The blockbuster diabetes and weight loss drug semaglutide (Wegovy, Ozempic, Rybelsus) reduced the relative risk of heart attack, stroke, or cardiovascular deaths by 20 percent in high-risk patients with cardiovascular disease but not diabetes during a large and long randomized, placebo-controlled trial.
That overall risk reduction equates to 15 fewer cardiovascular events per 1,000 patients treated. People on semaglutide in the trial lost an average of 9.5 percent of their body weight, an 8.5 percentage-point drop over those in the placebo group.
The study, which was previewed in an August press release by the drug’s maker and trial-runner Novo Nordisk, was published in full Saturday in the New England Journal of Medicine, timed to a presentation of the findings at the American Heart Association conference in Philadelphia.
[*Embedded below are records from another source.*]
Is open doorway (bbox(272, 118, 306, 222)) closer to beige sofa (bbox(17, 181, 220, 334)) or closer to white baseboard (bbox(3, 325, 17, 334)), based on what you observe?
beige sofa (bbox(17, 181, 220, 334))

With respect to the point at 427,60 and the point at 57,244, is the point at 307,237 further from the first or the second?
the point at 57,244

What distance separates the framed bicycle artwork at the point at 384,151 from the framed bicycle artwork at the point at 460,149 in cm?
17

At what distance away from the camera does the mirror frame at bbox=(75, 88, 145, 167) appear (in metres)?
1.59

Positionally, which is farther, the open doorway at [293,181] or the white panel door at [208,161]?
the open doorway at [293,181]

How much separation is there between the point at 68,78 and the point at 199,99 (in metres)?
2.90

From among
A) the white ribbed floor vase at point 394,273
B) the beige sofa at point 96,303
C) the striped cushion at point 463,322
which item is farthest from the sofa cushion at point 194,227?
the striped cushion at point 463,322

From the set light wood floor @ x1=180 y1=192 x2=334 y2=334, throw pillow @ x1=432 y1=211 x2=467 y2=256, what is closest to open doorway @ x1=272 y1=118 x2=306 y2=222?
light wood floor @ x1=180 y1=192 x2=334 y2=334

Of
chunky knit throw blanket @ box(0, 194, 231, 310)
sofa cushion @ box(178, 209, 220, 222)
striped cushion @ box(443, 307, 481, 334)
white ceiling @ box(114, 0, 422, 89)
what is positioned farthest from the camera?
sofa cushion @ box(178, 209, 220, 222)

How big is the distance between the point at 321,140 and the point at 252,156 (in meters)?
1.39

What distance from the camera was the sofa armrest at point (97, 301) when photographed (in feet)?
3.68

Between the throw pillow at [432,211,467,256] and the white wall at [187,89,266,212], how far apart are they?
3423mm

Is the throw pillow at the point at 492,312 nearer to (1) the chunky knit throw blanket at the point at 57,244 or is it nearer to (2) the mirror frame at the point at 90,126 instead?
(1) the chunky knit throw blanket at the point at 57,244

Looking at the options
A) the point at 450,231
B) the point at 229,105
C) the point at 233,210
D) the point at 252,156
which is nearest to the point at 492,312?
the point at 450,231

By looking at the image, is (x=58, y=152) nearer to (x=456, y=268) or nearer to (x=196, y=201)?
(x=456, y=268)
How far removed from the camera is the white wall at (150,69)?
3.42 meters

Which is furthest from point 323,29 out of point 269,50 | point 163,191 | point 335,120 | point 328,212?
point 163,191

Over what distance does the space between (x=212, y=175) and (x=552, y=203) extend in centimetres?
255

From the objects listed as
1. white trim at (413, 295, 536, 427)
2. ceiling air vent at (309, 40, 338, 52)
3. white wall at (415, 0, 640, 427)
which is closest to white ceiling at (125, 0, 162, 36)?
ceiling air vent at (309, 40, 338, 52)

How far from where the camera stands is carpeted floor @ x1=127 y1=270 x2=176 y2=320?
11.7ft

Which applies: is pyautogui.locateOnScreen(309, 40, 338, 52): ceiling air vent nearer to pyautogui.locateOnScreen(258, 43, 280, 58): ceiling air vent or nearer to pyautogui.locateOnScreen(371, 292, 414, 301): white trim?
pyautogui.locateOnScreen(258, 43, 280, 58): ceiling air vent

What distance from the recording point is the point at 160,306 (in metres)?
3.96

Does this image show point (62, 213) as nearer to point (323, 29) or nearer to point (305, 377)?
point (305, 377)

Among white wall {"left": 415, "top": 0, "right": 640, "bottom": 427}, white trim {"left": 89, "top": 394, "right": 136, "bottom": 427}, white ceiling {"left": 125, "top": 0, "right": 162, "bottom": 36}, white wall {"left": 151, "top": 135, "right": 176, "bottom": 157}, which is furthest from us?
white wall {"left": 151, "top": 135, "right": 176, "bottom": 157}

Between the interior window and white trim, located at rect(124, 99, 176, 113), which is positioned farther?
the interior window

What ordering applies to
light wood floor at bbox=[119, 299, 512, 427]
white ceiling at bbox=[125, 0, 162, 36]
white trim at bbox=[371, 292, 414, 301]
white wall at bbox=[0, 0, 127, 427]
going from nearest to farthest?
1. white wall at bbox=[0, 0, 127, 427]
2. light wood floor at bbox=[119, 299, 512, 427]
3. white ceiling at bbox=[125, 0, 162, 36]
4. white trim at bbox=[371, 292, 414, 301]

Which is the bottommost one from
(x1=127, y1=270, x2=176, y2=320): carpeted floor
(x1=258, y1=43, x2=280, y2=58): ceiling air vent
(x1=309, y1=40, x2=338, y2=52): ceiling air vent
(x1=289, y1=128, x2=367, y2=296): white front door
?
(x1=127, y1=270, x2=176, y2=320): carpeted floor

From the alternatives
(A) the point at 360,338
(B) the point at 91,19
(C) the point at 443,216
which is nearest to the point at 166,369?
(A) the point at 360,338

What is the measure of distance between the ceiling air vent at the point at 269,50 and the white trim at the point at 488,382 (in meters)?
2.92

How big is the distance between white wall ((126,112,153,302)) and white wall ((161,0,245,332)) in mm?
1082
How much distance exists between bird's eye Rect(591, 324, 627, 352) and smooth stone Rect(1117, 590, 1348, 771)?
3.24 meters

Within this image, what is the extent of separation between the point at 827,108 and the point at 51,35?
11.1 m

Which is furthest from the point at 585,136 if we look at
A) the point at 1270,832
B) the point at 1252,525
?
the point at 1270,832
The results have bolstered excitement over semaglutide, with many saying it advances the drug as a new pharmaceutical weapon in the fight against cardiovascular diseases, in addition to diabetes, obesity, and overweight—shedding any lingering notions of it being merely a lifestyle drug. The trial may sway more insurance providers to cover the drug, which is pricey. Wegovy—sematglutide used for weight loss—has a list price in the US of $1,349 per month. People in the trial were on the drug for an average of around three years, which would carry a price tag of $48,564.
The trial has some notable caveats. Perhaps the largest is that while the trial was large, with 17,604 participants, it did not enroll a diverse group of participants. Most were white (84 percent) and male (72 percent).
A requirement for entering the trial was to have established cardiovascular disease and thus be at high risk of an event, such as stroke, heart attack, or cardiovascular-related death. But the participants on the whole did not have their baseline cardiovascular risk factors—like cholesterol levels and blood pressure—under control, which can be done using existing tools such as statins and hypertension drugs. It’s possible that the benefits of semaglutide may not have been as positive as they were if these underlying risk factors had been well controlled.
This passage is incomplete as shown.